The objects with the top 20 memory usage in the workers are added as custom metrics. These can then be monitored using tensorboard or other metrics integrations like Weights & Biases:

image

Troubleshooting

If you encounter errors like blas_thread_init: pthread_create: Resource temporarily unavailable when using many workers, try setting OMP_NUM_THREADS=1. Similarly, check configured system limits with ulimit -a for other resource limit errors.

For debugging unexpected hangs or performance problems, you can run ray stack to dump the stack traces of all Ray workers on the current node, ray timeline to dump a timeline visualization of tasks to a file, and ray memory to list all object references in the cluster.

TensorFlow 2.x

It is now recommended to use framework=tf2 and eager_tracing=True (in case you are developing with TensorFlow) for maximum performance and support. We will however continue to support framework=tf (static-graph) for the foreseeable future.

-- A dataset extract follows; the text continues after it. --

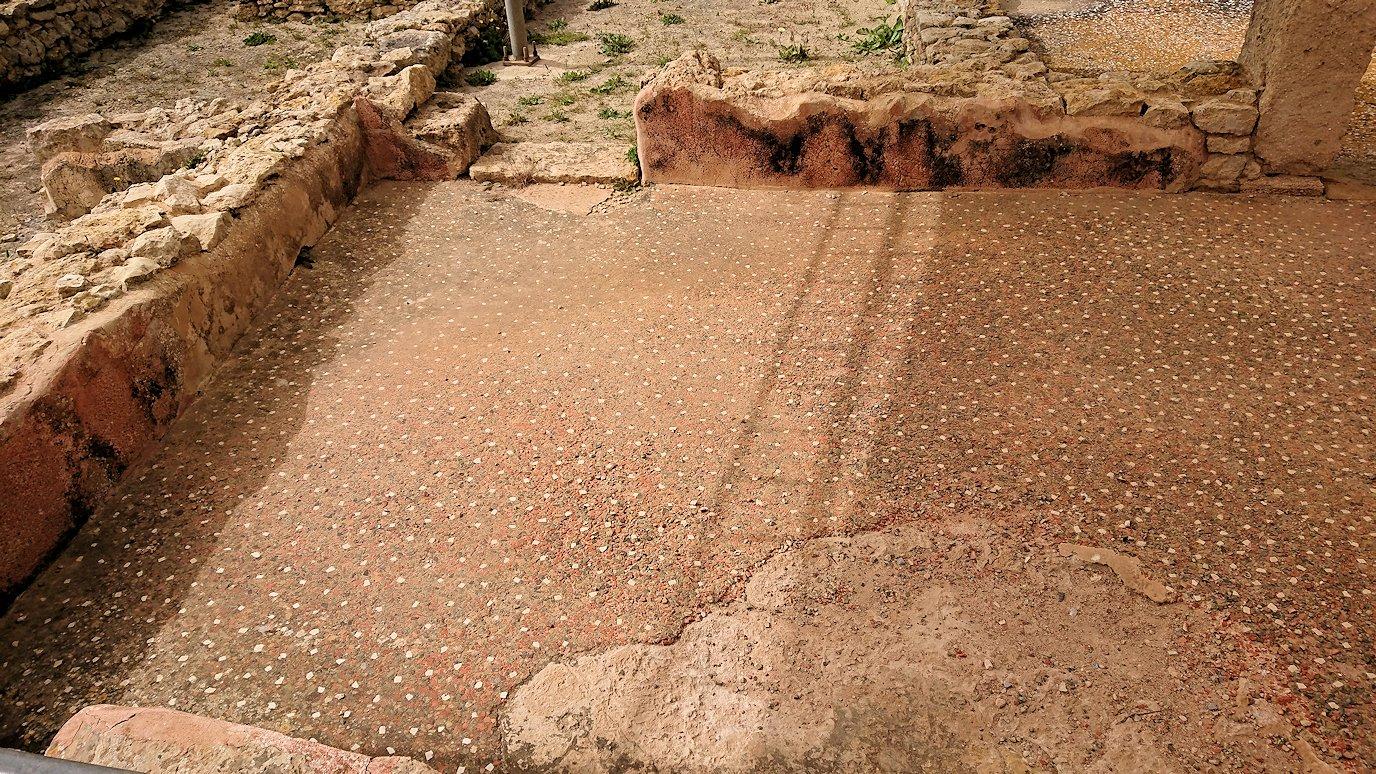 チュニジア:ボン岬のケルクアン遺跡内のタニト神を拝む7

For debugging purposes, you should use framework=tf2 with eager_tracing=False. All tf.Tensor values will then be visible and printable when executing your code. However, some slowdown is to be expected in this config mode.

Older TensorFlow versions

RLlib supports both TensorFlow 2.x as well as tf.compat.v1 modes. Always use the ray.rllib.utils.framework.try_import_tf() utility function to import tensorflow. It returns three values:

  • tf1: The tf.compat.v1 module or the installed tf1.x package (if the version is < 2.0).
  • tf: The installed tensorflow module as-is.
  • tfv: A version integer, whose value is either 1 or 2.